Three-dimensional auxetic structures and applications thereof

Abstract

Negative Poisson's ratio (NPR) or auxetic structures, including three-dimensional auxetic structures, are disclosed and applied to various applications. One such structure comprises a pyramid-shaped unit cell having four base points A, B, C, and D defining the corners of a square lying in a horizontal plane. Four stuffers of equal length or different lengths extend from a respective one of the base points to a point e spaced apart from the plane. Four tendons of equal length or different lengths, but less than that of the stuffers, extend from a respective one of the base points to a point f between point e and the plane. In three-dimensional configurations, a plurality of unit cells are arranged as tiles in the same horizontal plane with the base points of each cell connected to the base points of adjoining cells, thereby forming a horizontal layer. A plurality of horizontal layers are then stacked with each point e of cells in one horizontal layer being connected to a respective one of the points f of cells in an adjacent layer. Particularly for typical applications, the structure may further including a pair of parallel plates made sandwiching a plurality of horizontal layers of unit cells.

Description

FIELD OF THE INVENTION

This invention relates generally to negative Poisson's ratio (NPR) or auxetic structures and, in particular, to three-dimensional auxetic structures and applications thereof.

- _Work order 1_
Please reproduce the auxetic structures text between "Description" and "and applications thereof.", inclusive.
- _Work order 2_
In the auxetic structures text, what figure do the four base points A, B, C, and D define?

Stored items
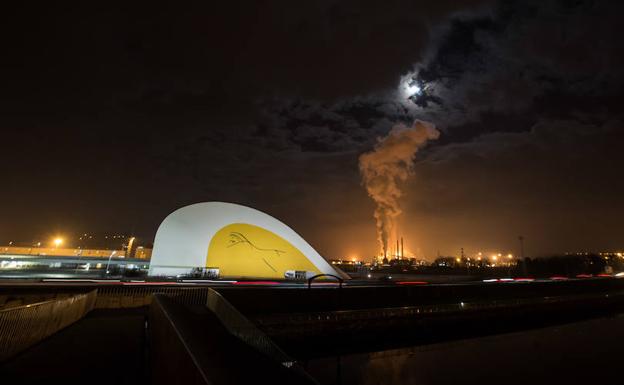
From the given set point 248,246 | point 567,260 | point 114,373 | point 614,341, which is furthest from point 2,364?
point 567,260

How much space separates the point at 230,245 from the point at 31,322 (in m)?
23.3

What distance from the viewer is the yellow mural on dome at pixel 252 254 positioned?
104 ft

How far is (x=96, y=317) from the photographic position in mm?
13375

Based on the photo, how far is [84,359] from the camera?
785cm

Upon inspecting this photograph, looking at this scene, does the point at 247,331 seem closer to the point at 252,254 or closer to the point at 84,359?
the point at 84,359

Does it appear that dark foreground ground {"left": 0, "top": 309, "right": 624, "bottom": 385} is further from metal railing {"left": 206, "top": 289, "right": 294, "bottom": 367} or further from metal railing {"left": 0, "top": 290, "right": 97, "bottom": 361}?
metal railing {"left": 206, "top": 289, "right": 294, "bottom": 367}

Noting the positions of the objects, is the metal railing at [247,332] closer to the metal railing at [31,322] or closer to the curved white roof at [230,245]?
the metal railing at [31,322]

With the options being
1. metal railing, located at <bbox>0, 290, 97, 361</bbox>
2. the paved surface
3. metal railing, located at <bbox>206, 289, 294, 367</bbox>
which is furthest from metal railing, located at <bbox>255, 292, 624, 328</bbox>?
metal railing, located at <bbox>0, 290, 97, 361</bbox>

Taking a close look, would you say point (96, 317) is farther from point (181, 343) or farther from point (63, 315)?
point (181, 343)

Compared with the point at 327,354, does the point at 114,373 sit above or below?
above

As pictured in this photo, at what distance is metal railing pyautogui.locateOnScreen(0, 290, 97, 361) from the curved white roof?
18.7 meters

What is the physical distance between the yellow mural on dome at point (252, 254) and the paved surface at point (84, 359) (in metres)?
20.0

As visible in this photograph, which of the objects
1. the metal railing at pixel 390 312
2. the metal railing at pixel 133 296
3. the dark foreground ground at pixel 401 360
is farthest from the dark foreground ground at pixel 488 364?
the metal railing at pixel 133 296

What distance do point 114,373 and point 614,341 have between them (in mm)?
28279
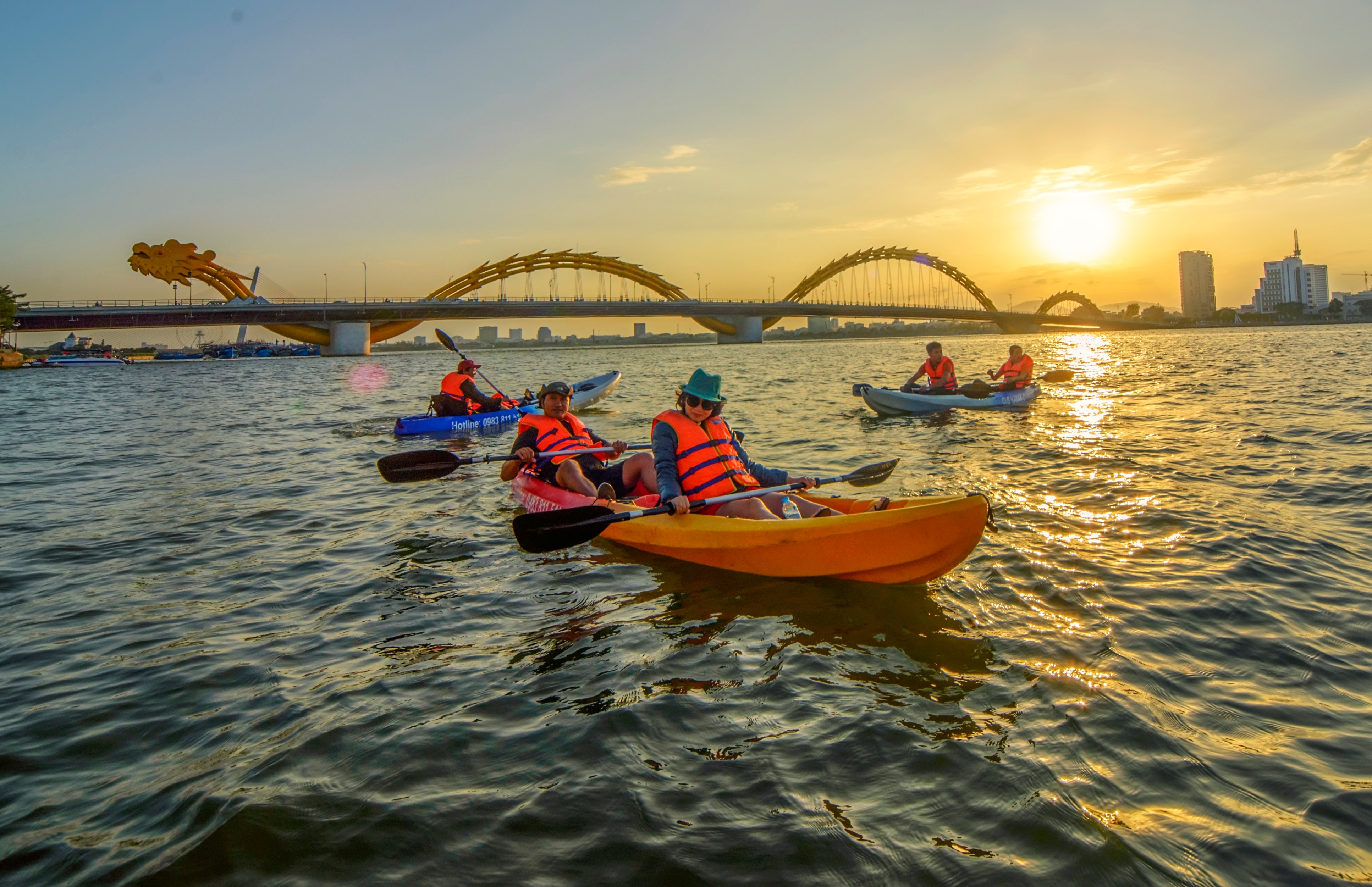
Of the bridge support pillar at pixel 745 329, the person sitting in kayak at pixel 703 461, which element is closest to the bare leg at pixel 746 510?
the person sitting in kayak at pixel 703 461

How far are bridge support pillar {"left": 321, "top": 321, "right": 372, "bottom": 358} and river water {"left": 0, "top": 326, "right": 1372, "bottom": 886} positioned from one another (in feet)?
244

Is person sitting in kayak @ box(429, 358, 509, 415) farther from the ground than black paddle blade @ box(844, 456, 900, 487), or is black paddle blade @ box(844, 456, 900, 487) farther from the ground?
person sitting in kayak @ box(429, 358, 509, 415)

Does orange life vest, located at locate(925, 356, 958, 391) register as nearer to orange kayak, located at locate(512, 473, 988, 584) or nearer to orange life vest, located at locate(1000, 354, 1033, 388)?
orange life vest, located at locate(1000, 354, 1033, 388)

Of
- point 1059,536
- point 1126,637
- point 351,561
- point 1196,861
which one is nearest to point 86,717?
point 351,561

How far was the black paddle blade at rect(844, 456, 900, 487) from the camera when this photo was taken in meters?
6.99

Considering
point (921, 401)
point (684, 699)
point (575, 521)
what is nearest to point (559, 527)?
point (575, 521)

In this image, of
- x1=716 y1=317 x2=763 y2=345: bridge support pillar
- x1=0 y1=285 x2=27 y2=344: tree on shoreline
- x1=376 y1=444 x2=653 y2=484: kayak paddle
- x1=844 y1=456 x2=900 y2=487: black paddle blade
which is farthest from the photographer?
x1=716 y1=317 x2=763 y2=345: bridge support pillar

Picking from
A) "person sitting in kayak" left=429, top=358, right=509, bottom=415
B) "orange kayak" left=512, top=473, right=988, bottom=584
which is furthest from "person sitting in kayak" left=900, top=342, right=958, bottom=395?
"orange kayak" left=512, top=473, right=988, bottom=584

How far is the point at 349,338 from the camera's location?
260ft

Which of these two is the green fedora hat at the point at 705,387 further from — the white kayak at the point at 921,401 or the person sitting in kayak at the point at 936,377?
the person sitting in kayak at the point at 936,377

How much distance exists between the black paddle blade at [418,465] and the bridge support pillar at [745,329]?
8876 cm

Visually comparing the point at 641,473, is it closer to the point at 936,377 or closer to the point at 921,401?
the point at 921,401

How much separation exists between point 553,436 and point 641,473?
1.32 meters

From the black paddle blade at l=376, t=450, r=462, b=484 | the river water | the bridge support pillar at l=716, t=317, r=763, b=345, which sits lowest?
the river water
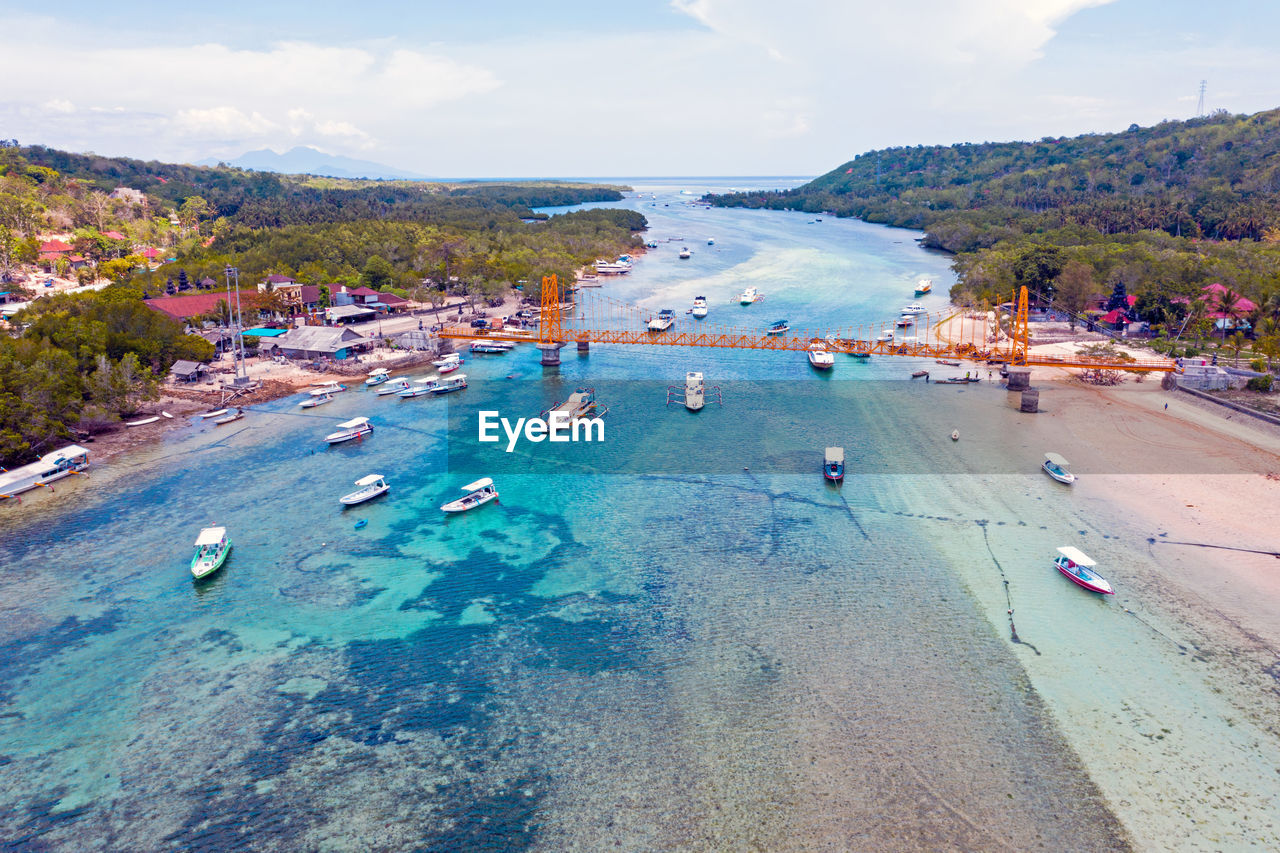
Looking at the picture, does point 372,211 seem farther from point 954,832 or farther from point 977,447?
point 954,832

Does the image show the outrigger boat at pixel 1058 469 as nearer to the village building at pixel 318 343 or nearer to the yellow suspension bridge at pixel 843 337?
the yellow suspension bridge at pixel 843 337

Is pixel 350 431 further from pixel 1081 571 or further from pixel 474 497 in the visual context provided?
pixel 1081 571

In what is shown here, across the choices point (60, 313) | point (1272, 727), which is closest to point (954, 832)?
point (1272, 727)

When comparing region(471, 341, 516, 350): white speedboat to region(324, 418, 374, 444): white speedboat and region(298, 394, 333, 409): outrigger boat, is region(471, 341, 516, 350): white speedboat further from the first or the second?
region(324, 418, 374, 444): white speedboat

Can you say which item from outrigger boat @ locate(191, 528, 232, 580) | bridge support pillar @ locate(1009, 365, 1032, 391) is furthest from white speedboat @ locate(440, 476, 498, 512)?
bridge support pillar @ locate(1009, 365, 1032, 391)

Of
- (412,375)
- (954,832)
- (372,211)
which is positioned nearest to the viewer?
(954,832)

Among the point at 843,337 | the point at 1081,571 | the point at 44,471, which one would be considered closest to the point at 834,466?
the point at 1081,571

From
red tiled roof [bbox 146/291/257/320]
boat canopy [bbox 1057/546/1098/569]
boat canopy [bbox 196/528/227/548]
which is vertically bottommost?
boat canopy [bbox 196/528/227/548]
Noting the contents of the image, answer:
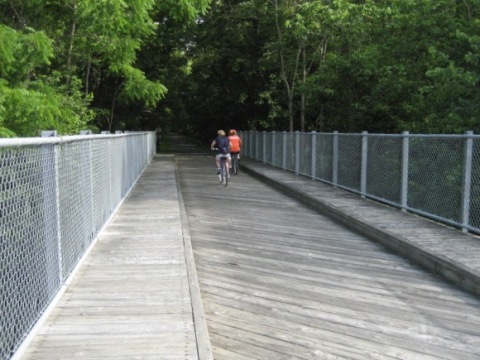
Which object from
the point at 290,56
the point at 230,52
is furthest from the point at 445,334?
the point at 230,52

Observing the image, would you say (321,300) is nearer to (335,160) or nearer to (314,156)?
(335,160)

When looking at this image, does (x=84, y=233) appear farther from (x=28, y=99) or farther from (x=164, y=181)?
(x=164, y=181)

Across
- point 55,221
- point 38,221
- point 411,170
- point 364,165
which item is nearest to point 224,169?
point 364,165

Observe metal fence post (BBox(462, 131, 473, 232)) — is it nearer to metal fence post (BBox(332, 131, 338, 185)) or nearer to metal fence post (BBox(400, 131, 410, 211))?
metal fence post (BBox(400, 131, 410, 211))

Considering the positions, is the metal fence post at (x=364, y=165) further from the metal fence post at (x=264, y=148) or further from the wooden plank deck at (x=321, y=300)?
the metal fence post at (x=264, y=148)

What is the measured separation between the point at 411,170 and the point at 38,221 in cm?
802

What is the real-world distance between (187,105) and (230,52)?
10.9 metres

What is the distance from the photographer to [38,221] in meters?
4.23

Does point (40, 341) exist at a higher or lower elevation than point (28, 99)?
lower

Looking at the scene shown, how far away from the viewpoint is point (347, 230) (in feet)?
32.4

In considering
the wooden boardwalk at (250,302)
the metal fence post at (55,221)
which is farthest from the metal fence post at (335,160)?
the metal fence post at (55,221)

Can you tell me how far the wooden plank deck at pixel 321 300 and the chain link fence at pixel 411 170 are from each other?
1518 millimetres

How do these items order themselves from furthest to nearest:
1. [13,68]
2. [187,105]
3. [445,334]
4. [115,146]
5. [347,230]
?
[187,105]
[13,68]
[115,146]
[347,230]
[445,334]

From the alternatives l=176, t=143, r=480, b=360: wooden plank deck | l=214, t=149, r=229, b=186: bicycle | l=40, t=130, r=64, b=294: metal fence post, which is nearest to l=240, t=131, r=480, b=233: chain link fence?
l=176, t=143, r=480, b=360: wooden plank deck
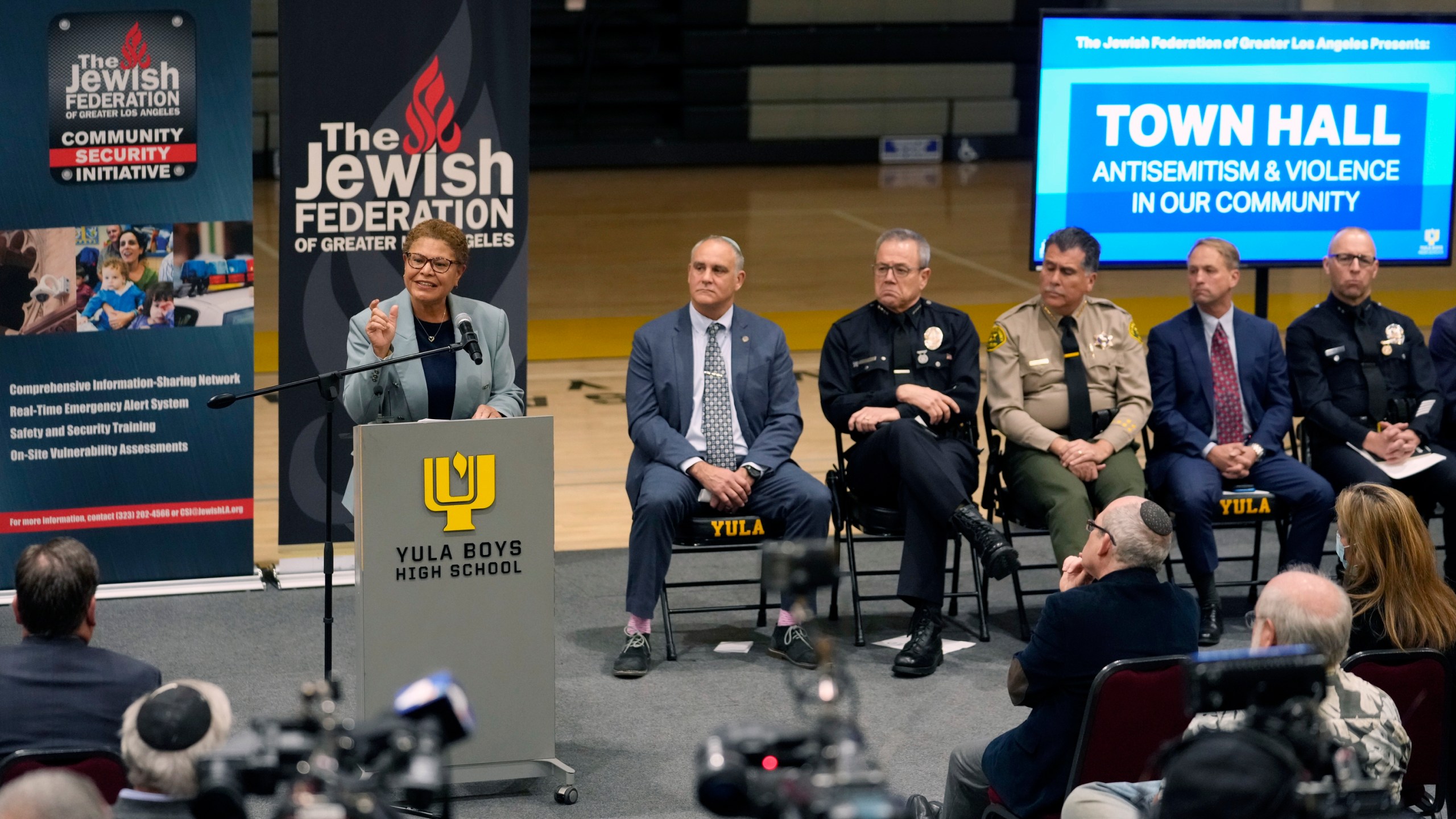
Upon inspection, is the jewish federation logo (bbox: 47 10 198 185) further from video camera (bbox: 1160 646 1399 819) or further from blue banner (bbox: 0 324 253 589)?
video camera (bbox: 1160 646 1399 819)

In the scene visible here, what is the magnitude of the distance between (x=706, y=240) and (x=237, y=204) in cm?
157

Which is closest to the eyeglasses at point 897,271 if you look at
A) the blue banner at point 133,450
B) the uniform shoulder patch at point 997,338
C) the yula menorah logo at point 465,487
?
the uniform shoulder patch at point 997,338

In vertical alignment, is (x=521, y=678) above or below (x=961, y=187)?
below

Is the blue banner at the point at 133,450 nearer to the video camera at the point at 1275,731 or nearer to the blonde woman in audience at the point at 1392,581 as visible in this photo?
the blonde woman in audience at the point at 1392,581

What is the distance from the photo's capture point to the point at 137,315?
5438 millimetres

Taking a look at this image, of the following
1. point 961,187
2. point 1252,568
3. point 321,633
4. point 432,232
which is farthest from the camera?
point 961,187

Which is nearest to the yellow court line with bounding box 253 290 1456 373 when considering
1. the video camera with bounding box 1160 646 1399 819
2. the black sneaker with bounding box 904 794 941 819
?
the black sneaker with bounding box 904 794 941 819

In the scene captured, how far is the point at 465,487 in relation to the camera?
13.2ft

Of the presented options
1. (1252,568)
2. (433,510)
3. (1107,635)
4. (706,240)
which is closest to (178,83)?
(706,240)

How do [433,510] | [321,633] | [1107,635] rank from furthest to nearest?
[321,633] < [433,510] < [1107,635]

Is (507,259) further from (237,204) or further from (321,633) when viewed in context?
(321,633)

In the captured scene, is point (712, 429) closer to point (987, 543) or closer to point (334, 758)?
point (987, 543)

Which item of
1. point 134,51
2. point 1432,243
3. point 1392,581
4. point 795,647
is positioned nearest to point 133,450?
point 134,51

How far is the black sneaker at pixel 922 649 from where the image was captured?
200 inches
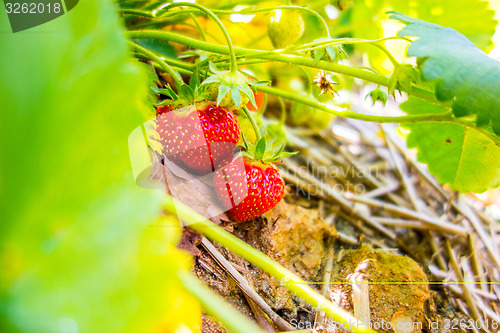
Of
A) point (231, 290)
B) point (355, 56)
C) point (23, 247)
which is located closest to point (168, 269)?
point (23, 247)

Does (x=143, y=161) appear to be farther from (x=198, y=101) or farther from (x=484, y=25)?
(x=484, y=25)

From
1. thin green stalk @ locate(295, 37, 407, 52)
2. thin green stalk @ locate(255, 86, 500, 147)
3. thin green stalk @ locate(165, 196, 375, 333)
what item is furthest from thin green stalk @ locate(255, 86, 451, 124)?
thin green stalk @ locate(165, 196, 375, 333)

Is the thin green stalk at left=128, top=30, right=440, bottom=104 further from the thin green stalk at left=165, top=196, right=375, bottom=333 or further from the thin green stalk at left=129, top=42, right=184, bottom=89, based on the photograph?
the thin green stalk at left=165, top=196, right=375, bottom=333

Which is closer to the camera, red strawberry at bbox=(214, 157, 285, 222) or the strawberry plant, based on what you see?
the strawberry plant

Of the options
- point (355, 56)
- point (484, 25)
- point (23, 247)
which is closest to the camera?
point (23, 247)

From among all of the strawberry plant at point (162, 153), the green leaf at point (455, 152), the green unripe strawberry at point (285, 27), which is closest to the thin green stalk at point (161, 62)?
the strawberry plant at point (162, 153)

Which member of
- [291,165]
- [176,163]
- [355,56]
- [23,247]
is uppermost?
[23,247]

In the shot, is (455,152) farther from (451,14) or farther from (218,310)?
(218,310)
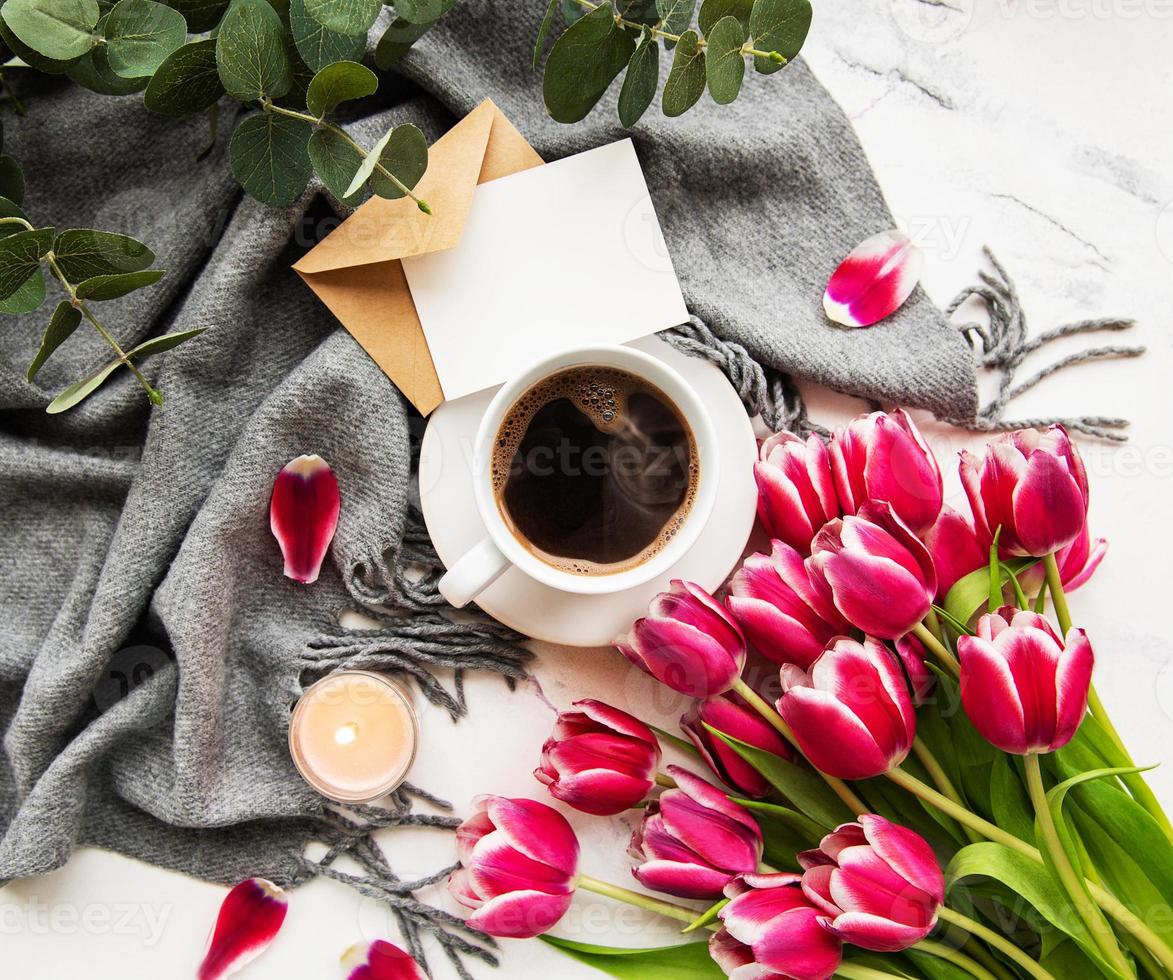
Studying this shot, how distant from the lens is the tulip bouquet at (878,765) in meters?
0.69

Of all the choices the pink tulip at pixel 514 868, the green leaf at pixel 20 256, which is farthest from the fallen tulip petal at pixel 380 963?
the green leaf at pixel 20 256

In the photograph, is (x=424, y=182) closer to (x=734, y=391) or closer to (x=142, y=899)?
(x=734, y=391)

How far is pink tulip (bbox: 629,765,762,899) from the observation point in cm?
76

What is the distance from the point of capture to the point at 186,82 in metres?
0.77

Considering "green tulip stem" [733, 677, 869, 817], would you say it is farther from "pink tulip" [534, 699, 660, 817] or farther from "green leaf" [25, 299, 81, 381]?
"green leaf" [25, 299, 81, 381]

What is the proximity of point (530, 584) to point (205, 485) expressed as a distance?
0.33 meters

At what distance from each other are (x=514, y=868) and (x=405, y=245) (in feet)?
1.80

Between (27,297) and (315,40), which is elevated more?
(315,40)

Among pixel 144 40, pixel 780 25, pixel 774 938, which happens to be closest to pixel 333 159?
pixel 144 40

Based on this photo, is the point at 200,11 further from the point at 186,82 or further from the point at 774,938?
the point at 774,938

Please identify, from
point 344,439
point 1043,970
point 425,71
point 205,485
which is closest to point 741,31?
point 425,71

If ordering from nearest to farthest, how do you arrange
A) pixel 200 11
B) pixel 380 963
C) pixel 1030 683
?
1. pixel 1030 683
2. pixel 200 11
3. pixel 380 963

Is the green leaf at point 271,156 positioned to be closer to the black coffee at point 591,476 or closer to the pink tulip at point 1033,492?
the black coffee at point 591,476

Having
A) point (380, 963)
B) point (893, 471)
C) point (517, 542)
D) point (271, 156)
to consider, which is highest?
point (271, 156)
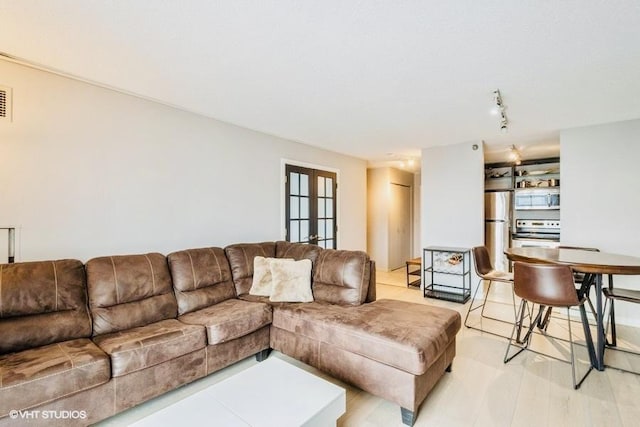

- _Exercise result 1_
Description

FIELD OF THE INVENTION

This invention relates generally to negative Poisson's ratio (NPR) or auxetic structures and, in particular, to three-dimensional auxetic structures and applications thereof.

- _Exercise result 2_
The corners of a square lying in a horizontal plane.